ARTICLE 3  --  ELIGIBILITY

3.1    In General

All of the corporate officers of Kodak are eligible to participate in  the 
Plan. The Committee shall select, from time to time, Participants from those 
corporate officers who, in the opinion of the Committee, can further the 
Plan's purposes.  Once a Participant is so selected, the Committee shall 
determine the size of the Award(s) to be made to the Participant and shall 
establish in the related Award Notice(s) the terms, conditions, restrictions 
and/or limitations, if any, applicable to the Award(s) in addition to those 
set forth in this Plan and any administrative rules and regulations issued 
by the Committee.



ARTICLE 4  --  PLAN ADMINISTRATION

4.1    Responsibility

The Committee shall have total and exclusive responsibility to control, 
operate, manage and administer the Plan in accordance with its terms.

4.2    Authority of the Committee

The Committee shall have all the authority that may be necessary or helpful 
to enable it to discharge its responsibilities with respect to the Plan.  
Without limiting the generality of the preceding sentence, the Committee 
shall have the exclusive right to: (a) interpret the Plan; (b) determine 
eligibility for participation in the Plan; (c) decide all questions 
concerning eligibility for and the amount of Awards payable under the Plan; 
(d) construe any ambiguous provision of the Plan; (e) correct any default; 
(f) supply any omission; (g) reconcile any inconsistency; (h) issue 
administrative guidelines as an aid to administer the Plan and make changes 
in such guidelines as it from time to time deems proper; (i) make 
regulations for carrying out the Plan and make changes in such regulations 
as it from time to time deems proper; (j) determine whether Awards should be 
granted singly, in combination or in tandem; (k), to the extent permitted 
under the Plan, grant waivers of Plan terms, conditions, restrictions, and 
limitations; (l) accelerate the vesting, exercise, or payment of an Award 
when such action or actions would be in the best interest of Kodak; and (m) 
take any and all other action it deems necessary or advisable for the proper 
operation or administration of the Plan.

4.3    Discretionary Authority

The Committee shall have full discretionary authority in all matters related 
to the discharge of its responsibilities and the exercise of its authority 
under the Plan including, without limitation, its construction of the terms 
of the Plan and its determination of eligibility for participation and 
Awards under the Plan.  It is the intent of Plan that the decisions of the 
Committee and its action with respect to the Plan shall be final, binding 
and conclusive upon all persons having or claiming to have any right or 
interest in or under the Plan.
<PAGE>
                                                                <PAGE> 36

4.4    Action by the Committee

The Committee may act only by a majority of its members. Any determination 
of the Committee may be made, without a meeting, by a writing or writings 
signed by all of the members of the Committee.  In addition, the Committee 
may authorize any one or more of its number to execute and deliver documents 
on behalf of the Committee.
 
4.5    Delegation of Authority

The Committee may delegate some or all of its authority under the Plan to 
any person or persons so long as such delegation is in writing; provided, 
however, that only the Committee may select and grant Awards to Participants 
who are subject to Section 16 of the Exchange Act.

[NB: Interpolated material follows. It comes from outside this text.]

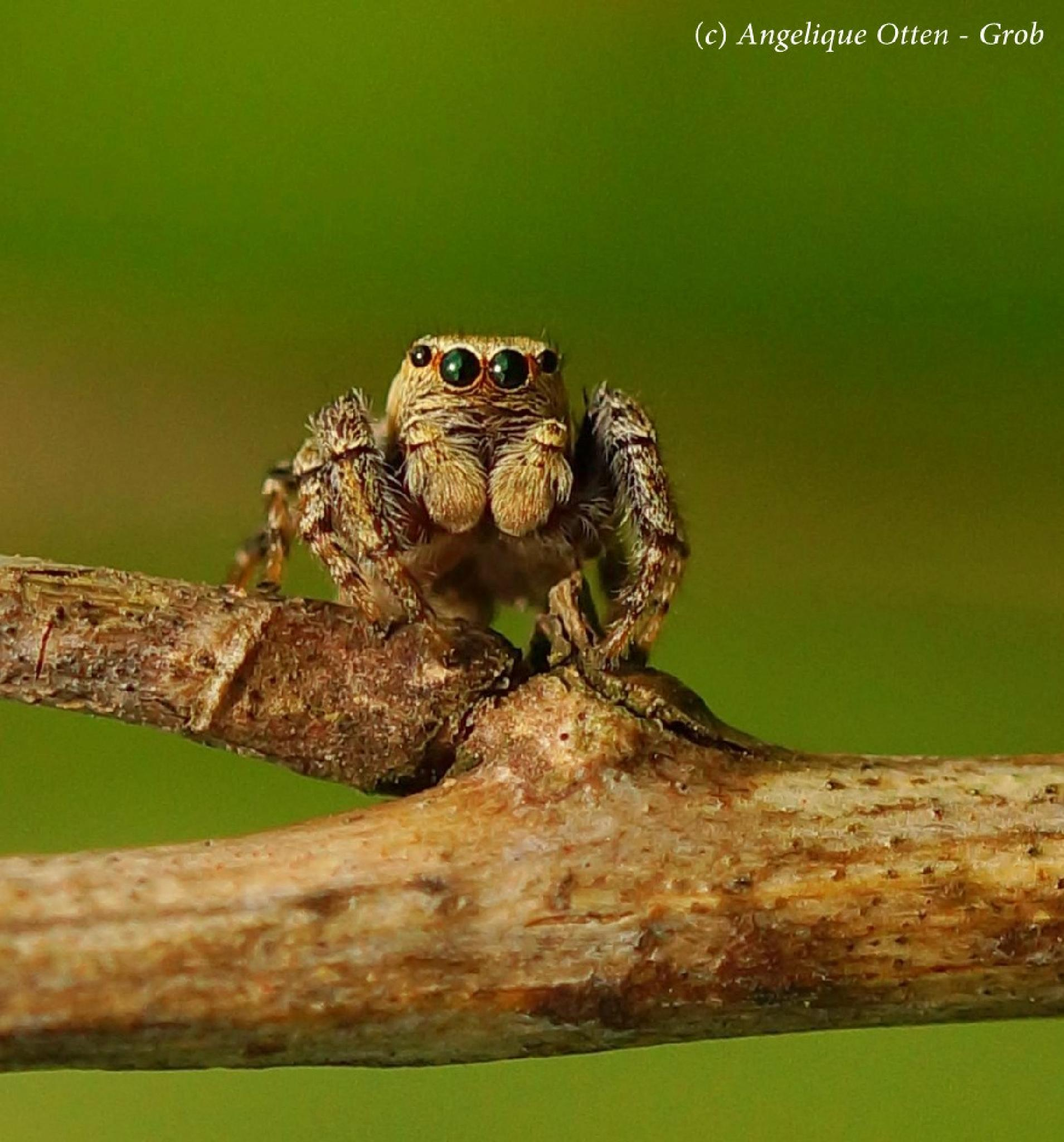 Hello little one... Jumping spider by Angelique Otten - Grob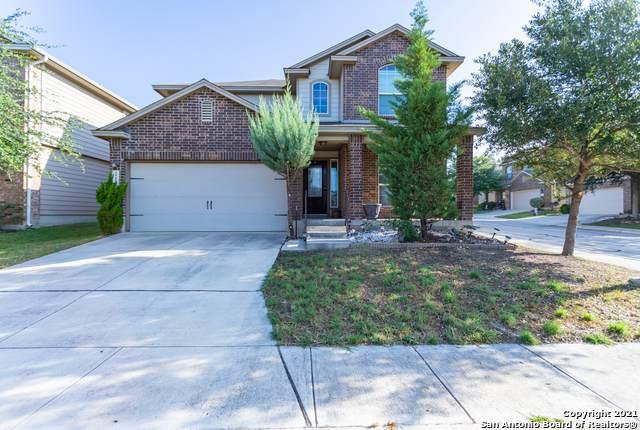 12103 Dawes Pt, San Antonio, TX 78254 (MLS #1559097) :: EXP Realty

ARTICLE 5  --  FORM OF AWARDS

5.1    In General

Awards shall be paid in the form of stock options pursuant to Article 7.  
All Awards shall be subject to the terms, conditions, restrictions and 
limitations of the Plan.  The Committee may, in its sole judgment, subject 
an Award to such other terms, conditions, restrictions and/or limitations 
(including, but not limited to, the time and conditions of exercise and 
restrictions on transferability and vesting), provided they are not 
inconsistent with the terms of the Plan. 



ARTICLE 6  --  SHARES  SUBJECT TO PLAN

6.1    Available Shares

The maximum number of shares of Common Stock, $2.50 par value per share, of 
Kodak which shall be available for grant of Awards under the Plan  during 
its term shall not exceed 2,000,000.  (Such amount shall be subject to 
adjustment as provided in Section 6.2.)  Any shares of Common Stock related 
to Awards which terminate by expiration, forfeiture, cancellation or 
otherwise without the issuance of such shares, are settled in cash in lieu 
of Common Stock, or are exchanged with the Committee's permission for Awards 
not involving Common Stock, shall not be available again for grant under the 
Plan.  The shares of Common Stock available for issuance under the Plan 
shall be treasury shares.

6.2    Adjustment to Shares

If the number of outstanding shares of Common Stock shall, at any time, be 
increased or decreased or changed or converted into cash or other property 
as a result of (a) any subdivision or consolidation of shares, stock 
dividend, stock split, recapitalization, reclassification or similar capital 
adjustment or (b) any combination, exchange of shares or similar event 
arising from Kodak's participation in any corporate merger, consolidation, 
or similar transaction in which Kodak is the surviving entity and is not 
substantially or completely liquidated, the number and kind of shares with 
respect to which an Award may thereafter be exercised and the exercise price 
shall be appropriately adjusted by the Committee.  Any fractional shares 
resulting from such adjustments shall be disregarded.
 


ARTICLE 7  --  STOCK OPTIONS

7.1    In General

Awards may be granted under the Plan by the Committee in the form of stock 
options.  These stock options shall be non- qualified stock options (i.e., 
stock options which are not incentive stock options).
<PAGE>
                                                                <PAGE> 37

7.2    Terms and Conditions of Stock Options  

An option shall be exercisable in whole or in such installments and at such 
times as may be determined by the Committee.  The price at which Common 
Stock may be purchased upon exercise of a stock option shall be not less 
than 100% of the fair market value of the Common Stock, as determined by the 
Committee, on the Effective Date of the option's grant.  Moreover, all 
options shall not expire later than 10 years from the Effective Date of the 
option's grant.  Stock options shall not be repriced, i.e., there shall be 
no grant of a stock option(s) to a Participant in exchange for a 
Participant's agreement to cancellation of a higher-priced stock option(s) 
that was previously granted to such Participant.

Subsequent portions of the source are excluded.